Around 1907 Einstein explored (and published) a theory that featured gravitational time dilation, but otherwise geometrically straight space.

So that was an early exploration of what came to be the principle of equivalence.

Einstein looked at what will happen to light that just grazes the Sun, and is then observed on Earth. That is, Einstein looked at the case that was later a famous corroboration of General Relativity by Eddington.

With that early exploratory theory Einstein came to a value for the deflection of around 0.8 arc seconds.

According to newtonian gravity there cannot be a deflection of light; electromagnetic radiation isn't matter.

(What can be done in terms of newtonian gravity is to calculate the amount of deflection of a particle-with-mass that moves at the same speed as light propagates. That newtonian calculation also comes out around 0.8 arc seconds.)


As we know, the completed GR theory features both time curvature and spatial curvature, and the time curvature and spatial curvature are in a specific relation to each other. (It is intrinsically a single spacetime curvature.)

One way of conceptualizing deflection of light by curvature of spacetime is to think in terms of Huygens' principle.

If there is a wavefront then the orientation of that wavefront is affected both by the time gradient and by the spatial gradient.

In terms of GR the expected deflection of light is 1.75 arc seconds.


1.75 arc seconds is close to double the deflection compared to the prediction of the 1907 exploratory theory.
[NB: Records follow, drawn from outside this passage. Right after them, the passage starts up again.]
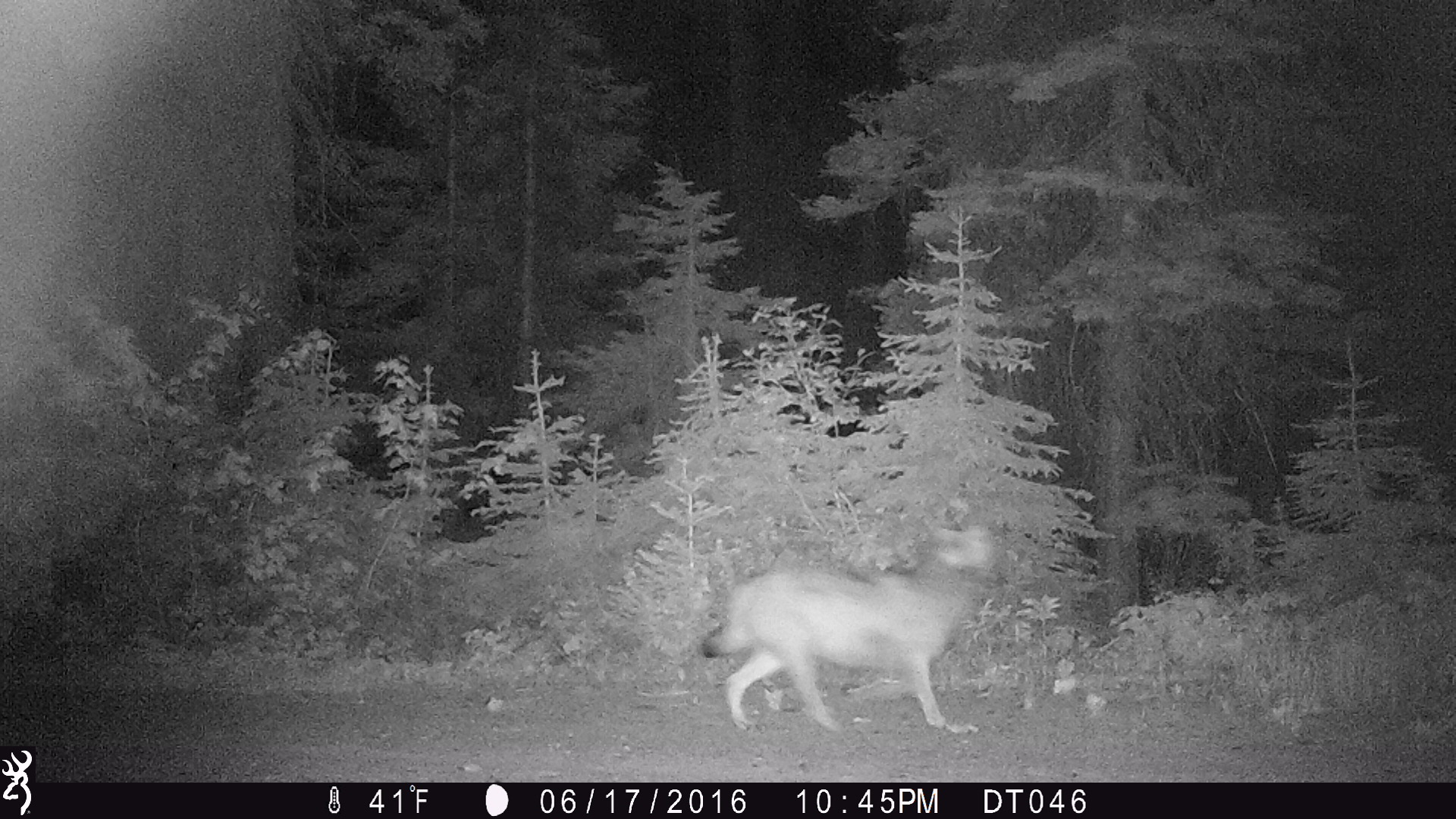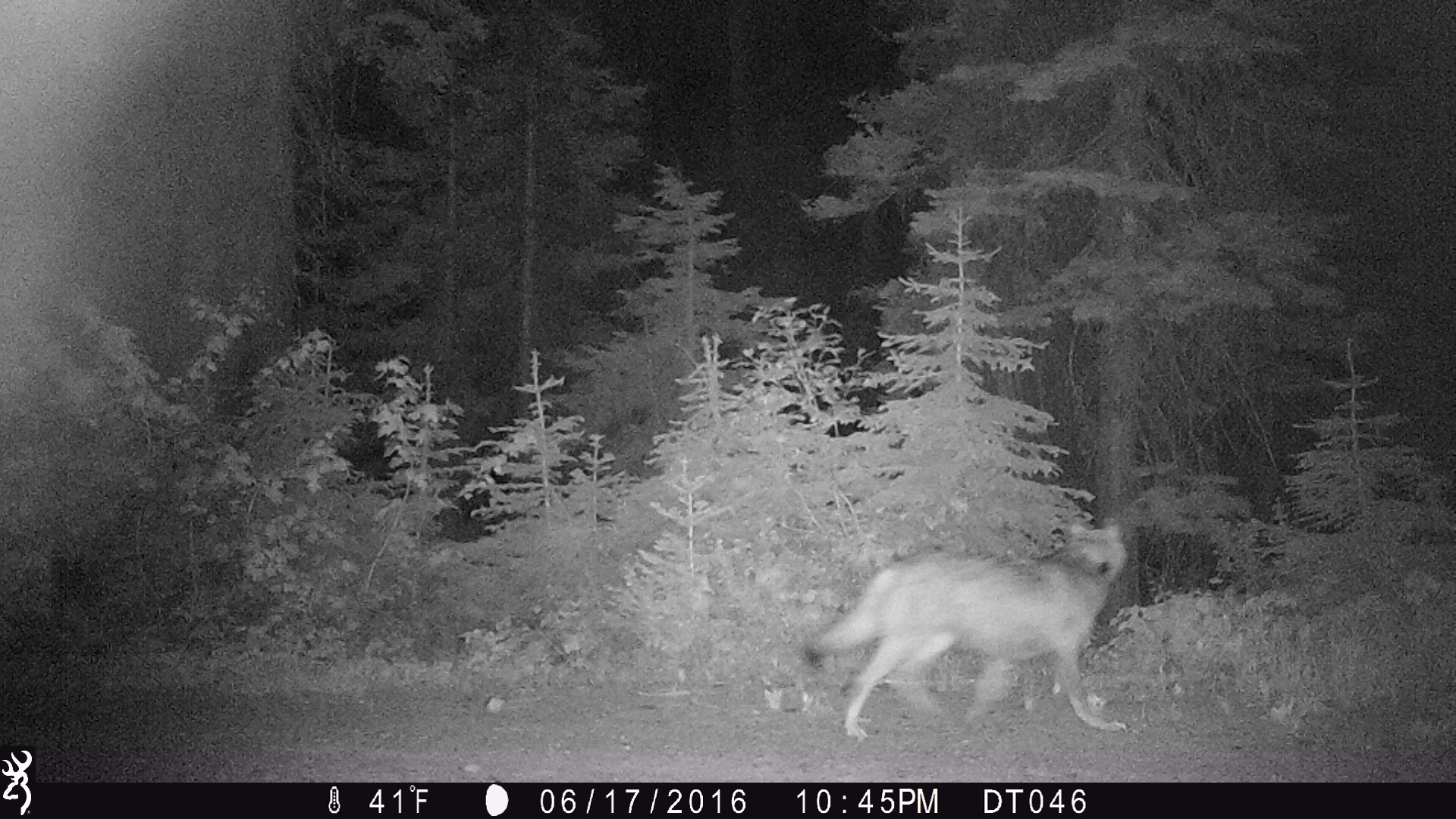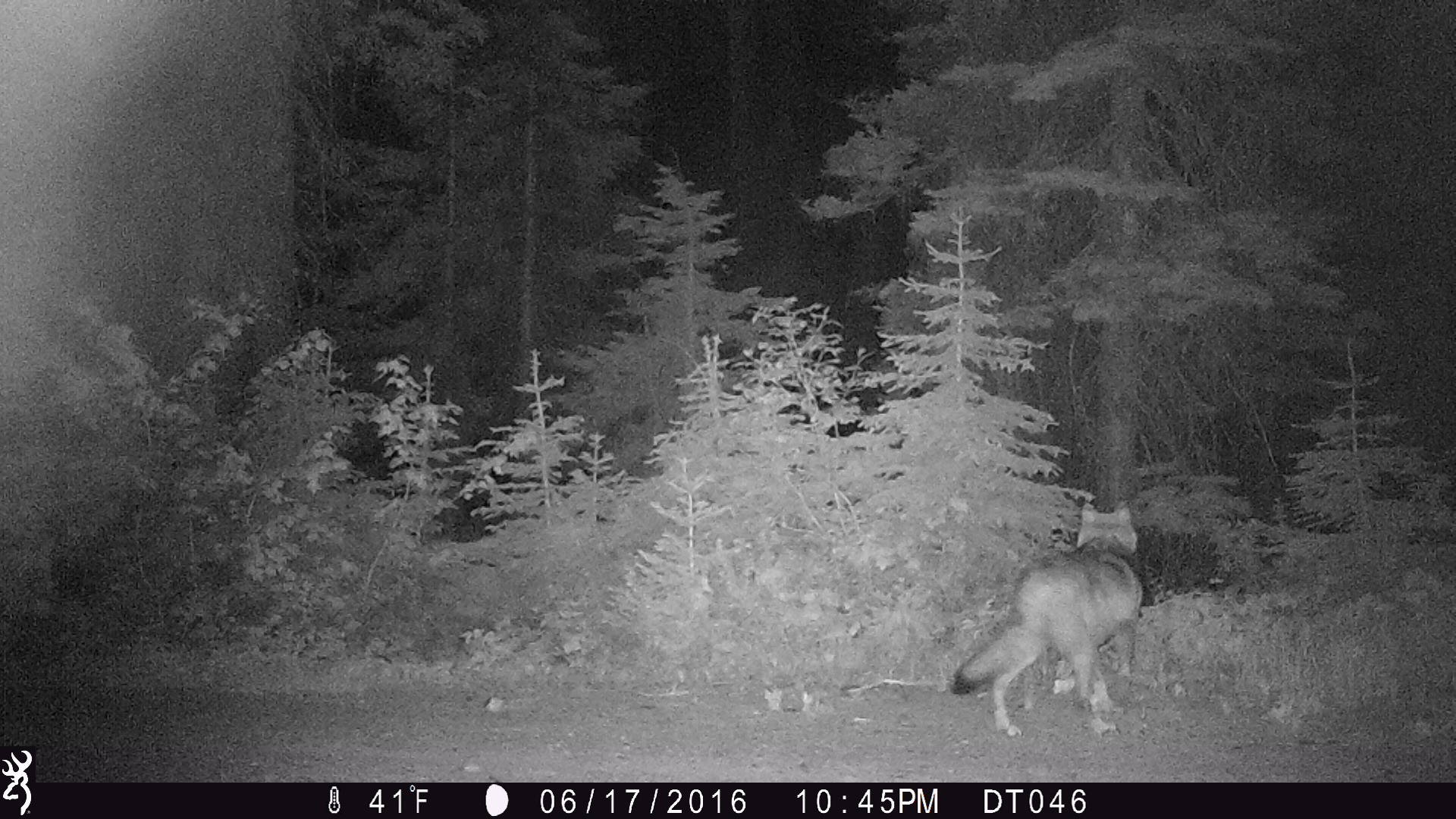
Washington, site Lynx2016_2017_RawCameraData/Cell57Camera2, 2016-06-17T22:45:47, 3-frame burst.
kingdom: Animalia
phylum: Chordata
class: Mammalia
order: Carnivora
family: Canidae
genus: Canis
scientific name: Canis lupus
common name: gray wolf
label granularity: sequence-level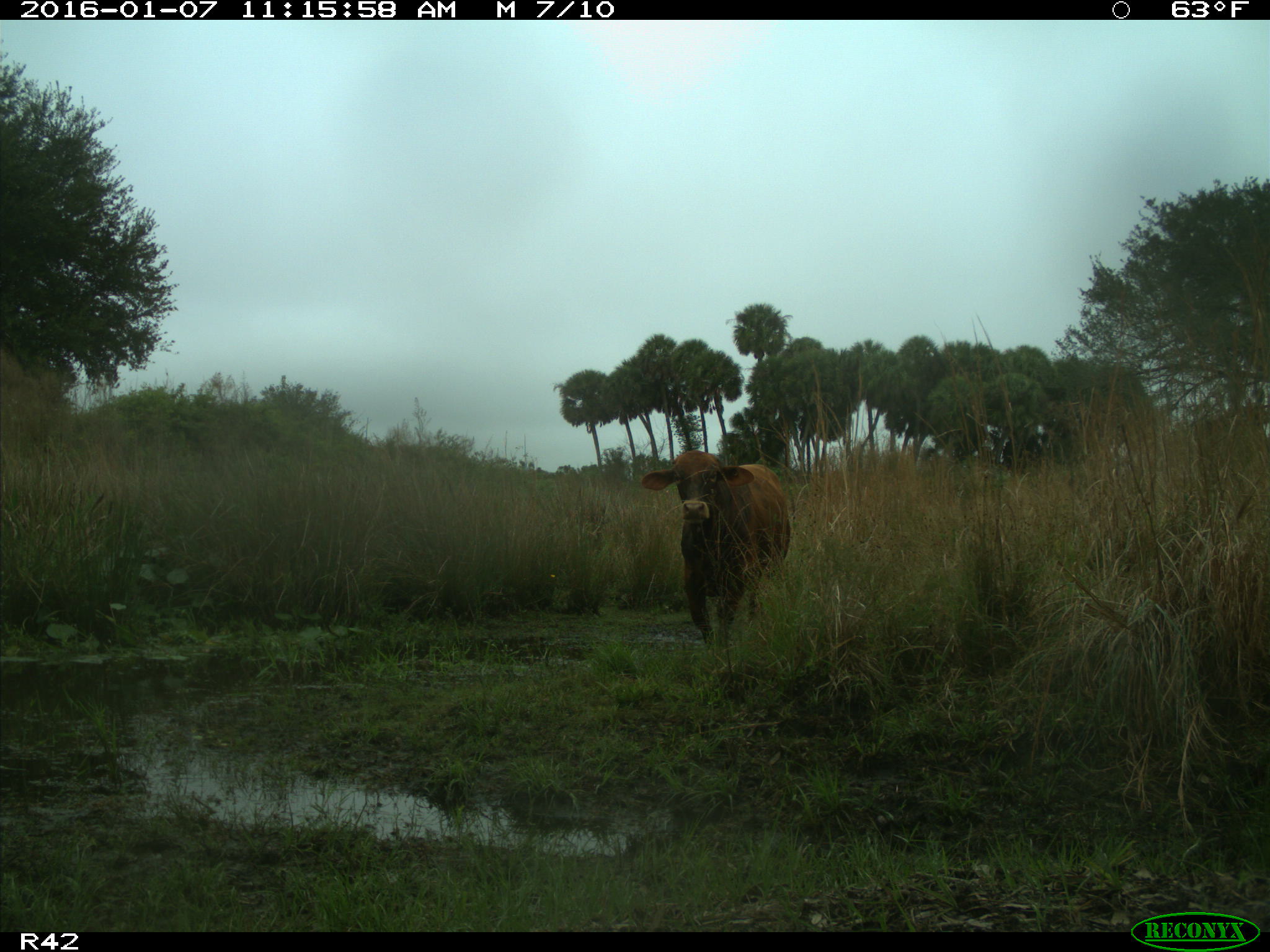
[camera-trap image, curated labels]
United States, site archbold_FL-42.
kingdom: Animalia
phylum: Chordata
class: Mammalia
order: Artiodactyla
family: Bovidae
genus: Bos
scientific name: Bos taurus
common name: domestic cow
Bos taurus (domestic cow).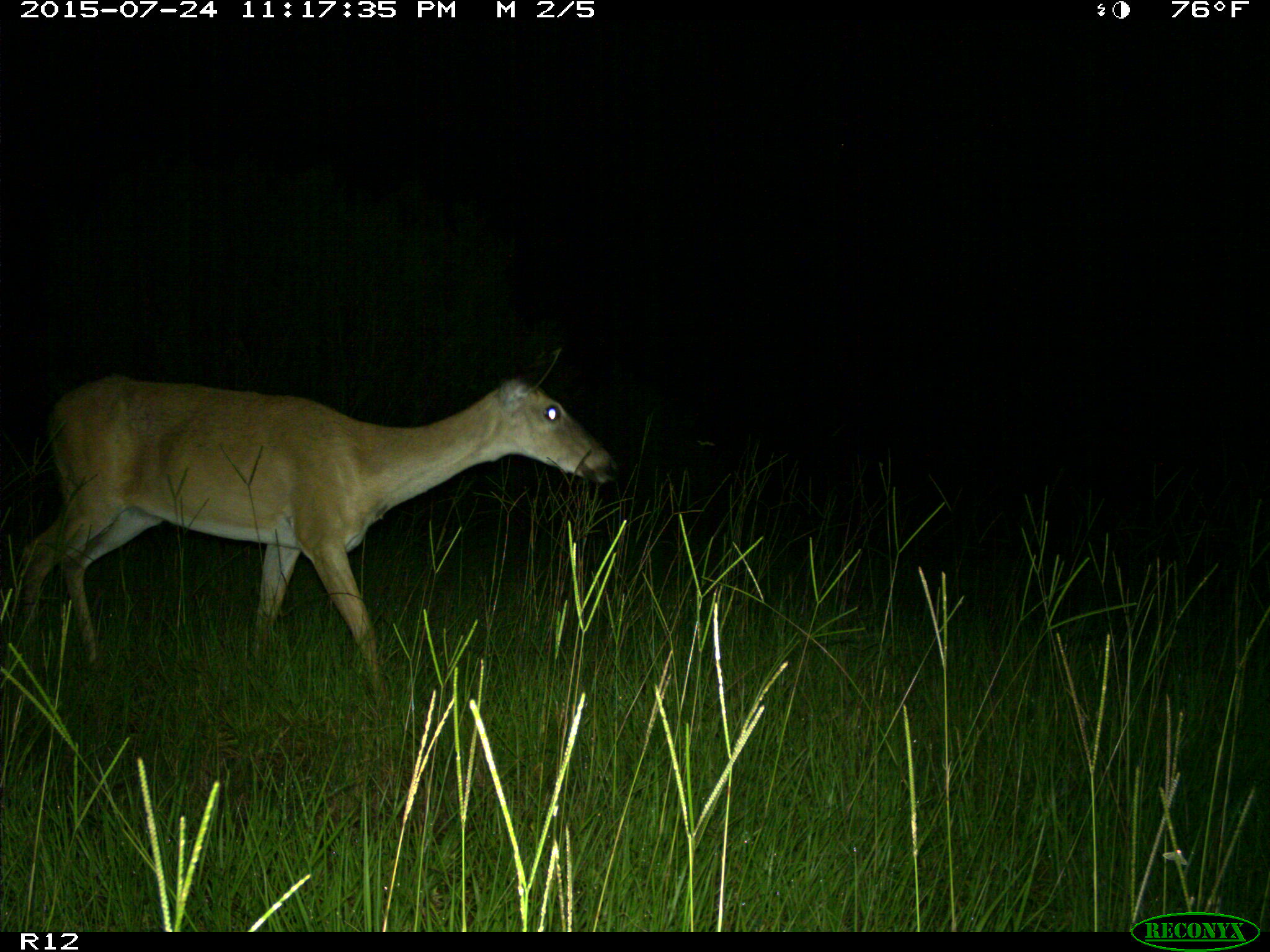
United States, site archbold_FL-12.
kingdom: Animalia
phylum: Chordata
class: Mammalia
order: Artiodactyla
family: Cervidae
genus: Odocoileus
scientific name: Odocoileus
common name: deer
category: unidentified deer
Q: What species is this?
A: Unidentified deer (deer) (Odocoileus).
That doubling is not a coincidence: for light the contributions of time effect and spatial effect are 50/50.


The slower the motion, the more the time effect dominates. At the velocities of planets in their orbits the spatial component of spacetime curvature plays a negligable part. The only planet for which it is just discernible is Mercury. And yes, the anomalous precession of Mercury's orbit correlates with the spatial component of spacetime curvature.


The way I understand it:

Both in terms of newtonian gravity and GR: we have of course: the faster an object moves (as it grazes a celestial body), the smaller the angle of deflection.

In terms of GR:
At fast velocities the time effect has less time to make a difference, that gives opportunity for the spatial effect to play a comparitively larger role. But you have to go all the way to relativistic velocity to get to where the spatial effect makes an appreciable difference. Of course, the velocities of orbits of celestial bodies of a solar system are nowhere near relativistic velocity.

It is only when a propagation is all the way at the speed of light that there is a 50/50 distribution of time effect and spatial effect.


I should emphasize though, that distinguishing between time effect and spatial effect of spacetime curvature is purely for the purpose of dividing the explanation into a sequence of steps.
I emphasize that the way that curvature of spacetime affects motion is a single effect.



APPENDIX

Possible the following question arises: Einstein's 1907 exploratory theory: how can a theory with only gravitational time dilation and no curvature of space produce the same gravitational effect as newtonian theory?

The idea is to take the equivalence of inertial mass and gravitational mass, and take that to the next level.

We know the idea of a wheel-shaped space station that is rotating, so that the space station is pulling G's; the inhabitants of the space station are pulling G's.

Since the space station is rotating: levels that are further away from the axis of rotation are circumnavigating at a faster velocity, so for those levels a smaller amount of proper time elapses.

So: for the rotating space station there is in the radial direction a time gradient.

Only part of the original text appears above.